Ooh Genes: MTHFR mutation

Our health is determined by two key factors, our genes and environment.  Genes are the blue print for our body and its function. We inherit two copies of each gene from our parents. Although, we all have different backgrounds studies have found there to be little variation in the human genome, less than one percent. The small difference in our DNA contribute to our unique features, both physically and mentally, as well as how we respond and adapt to our environment. Epigenetics is the study of how our environment alters our gene expression. We are exposed to a variety of chemical toxins, fillers, pollution, and negative thoughts on a daily basis. Our bodies are built to seek and destroy potential enemies; however, if our immune system is weakened and an enemy slips by or constantly bombarded by enemies it causes our defense and repair system to  go awry, which will cause changes in our DNA. Therefore, our overall health is influenced by the food we eat, nutrients we absorb, water we drink, air we breathe, and the thoughts we think.  These environmental stressors have the ability to turn on and off genes, thus making some people more prone to heart disease, depression, and breast cancer.

A common gene to be turned off is MTHFR. A healthy MTHFR gene is responsible for making a surplus of the enzyme methylenetetrahydrofolate reductase (MTHFR). The role of this enzyme is to convert folate (B9) active form L-methylfolate that is usable by the body.  L-methylfolate is essential in creating neurotransmitters, serotonin and dopamine, and neural tube development.
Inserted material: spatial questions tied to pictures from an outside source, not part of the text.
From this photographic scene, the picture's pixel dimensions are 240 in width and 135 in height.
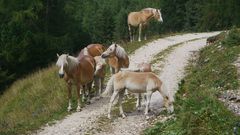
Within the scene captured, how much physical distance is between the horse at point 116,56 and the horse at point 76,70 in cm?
88

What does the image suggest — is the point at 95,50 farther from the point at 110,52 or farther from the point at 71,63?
the point at 71,63

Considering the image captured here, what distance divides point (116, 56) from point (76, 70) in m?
1.57

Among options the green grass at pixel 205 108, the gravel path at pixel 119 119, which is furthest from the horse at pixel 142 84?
the gravel path at pixel 119 119

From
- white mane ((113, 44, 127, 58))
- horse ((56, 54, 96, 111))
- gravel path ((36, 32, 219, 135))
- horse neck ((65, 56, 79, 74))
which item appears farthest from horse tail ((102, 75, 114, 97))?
white mane ((113, 44, 127, 58))

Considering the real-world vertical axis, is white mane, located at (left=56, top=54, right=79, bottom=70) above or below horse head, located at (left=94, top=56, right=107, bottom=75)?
above

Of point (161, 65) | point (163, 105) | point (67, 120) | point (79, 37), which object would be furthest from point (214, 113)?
point (79, 37)

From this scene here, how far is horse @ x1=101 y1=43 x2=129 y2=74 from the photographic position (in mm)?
17531

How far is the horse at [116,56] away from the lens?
57.5ft

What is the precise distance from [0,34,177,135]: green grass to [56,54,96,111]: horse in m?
0.99

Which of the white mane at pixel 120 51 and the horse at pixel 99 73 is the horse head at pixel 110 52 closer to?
the white mane at pixel 120 51

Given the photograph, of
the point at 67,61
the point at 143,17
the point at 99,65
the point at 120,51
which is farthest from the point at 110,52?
the point at 143,17

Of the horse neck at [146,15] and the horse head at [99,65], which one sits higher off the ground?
the horse neck at [146,15]

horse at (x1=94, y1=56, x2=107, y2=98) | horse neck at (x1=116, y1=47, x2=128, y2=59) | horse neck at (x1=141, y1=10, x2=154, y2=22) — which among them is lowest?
horse at (x1=94, y1=56, x2=107, y2=98)

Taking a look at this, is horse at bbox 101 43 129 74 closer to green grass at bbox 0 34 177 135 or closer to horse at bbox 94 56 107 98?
horse at bbox 94 56 107 98
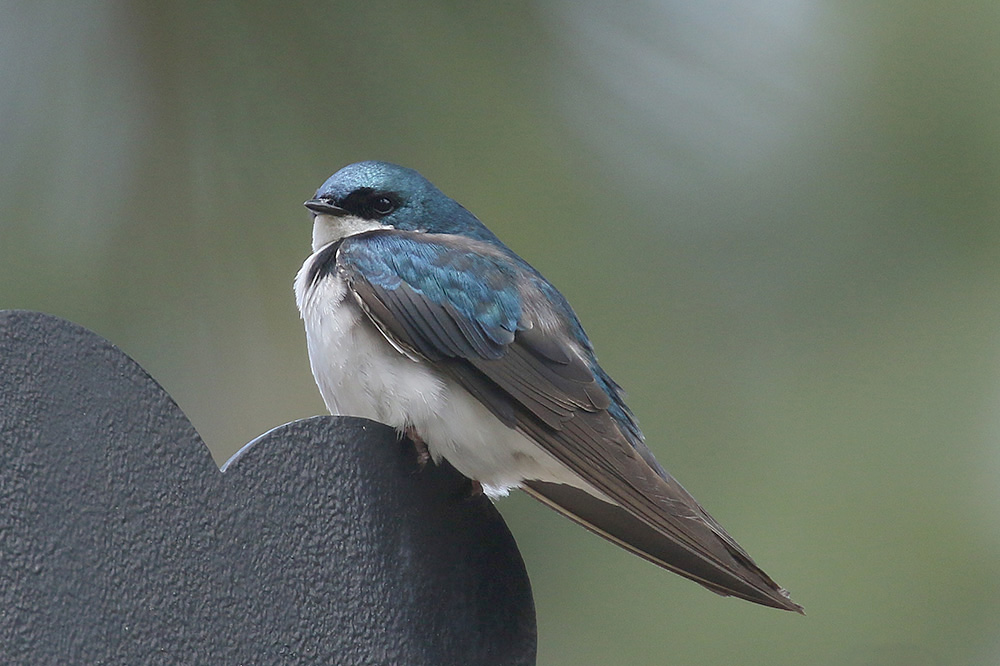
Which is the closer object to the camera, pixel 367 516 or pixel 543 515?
pixel 367 516

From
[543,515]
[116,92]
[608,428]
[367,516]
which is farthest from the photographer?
[543,515]

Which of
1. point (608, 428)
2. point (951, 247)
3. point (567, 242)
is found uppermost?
point (951, 247)

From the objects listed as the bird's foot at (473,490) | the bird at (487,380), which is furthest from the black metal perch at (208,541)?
the bird at (487,380)

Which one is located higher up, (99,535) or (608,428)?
(608,428)

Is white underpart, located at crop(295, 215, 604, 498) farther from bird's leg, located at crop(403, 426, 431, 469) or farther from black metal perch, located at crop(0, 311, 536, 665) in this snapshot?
black metal perch, located at crop(0, 311, 536, 665)

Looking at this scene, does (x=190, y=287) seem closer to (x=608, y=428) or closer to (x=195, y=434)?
(x=608, y=428)

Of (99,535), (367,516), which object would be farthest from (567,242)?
(99,535)

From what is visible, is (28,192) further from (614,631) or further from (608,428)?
(614,631)

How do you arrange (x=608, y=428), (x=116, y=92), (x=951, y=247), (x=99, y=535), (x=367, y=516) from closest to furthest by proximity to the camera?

Also, MTHFR is responsible for converting the amino acid homocysteine to methionine and glutathione. This conversion process is important for protein production, as well as disease prevention. 
The severity of MTHFR gene mutation is based on having one or two gene mutations. 

Conditions Associated with MTHFR Mutations:

  • Infertility
  • Miscarriages
  • Spina bifida
  • Depression
  • Schizophrenia
  • Bipolar Disorder
  • Hypertension
  • Hyperlipidemia
  • Heart Disease
  • Cancer
  • Migraines
  • Fibromyalgia
  • Chronic Fatigue Syndrome
  • Alzheimer Disease


  • Eat an Anti-Inflammatory Diet – Eliminating gluten, dairy, and processed foods will help decrease inflammation and toxins that the build up in the body. Eating organic vegetables and fruits, as well as limited grass fed, free range, antibiotic free meat and eggs will provide your body essential methylated nutrients and less toxins.
  • Eat a Plant Based Diet – Dark, leafy greens (i.e. kale, collard greens, spinach) and vegetables (i.e. asparagus and broccoli) contain methylated forms of folate. 
  • Support a Healthy Gut – One of the key functions of the gastrointestinal (GI) tract is to absorb nutrients. It is important to support this function by taking probiotics and eating prebiotics, fermented foods, and bone broth. 
  • Supplement with Methylated B vitamins: Supplementing with methylated folate (B9) and cobalamin (B12) is important because you are providing your body with the active, usable form of the vitamin. 
  • Avoid Environmental Toxins – MTHFR mutations decrease the body’s ability to eliminate toxins; therefore, it is important to avoid environmental toxins (BPA, EDTA, phthalates, etc.), heavy metals, unfiltered water, cleaning products, and synthetic hormones.
  • Detoxing – With an impaired ability to eliminate toxins, it is important to support the body by  drinking water, taking detox baths, exercising, and dry brushing. 

Genetic testing is the only way to definitely determine if you have a MTHFR mutation.  However, eating a healthier diet, promoting gut and immune health, and eliminating environmental toxins will improve overall health and wellbeing.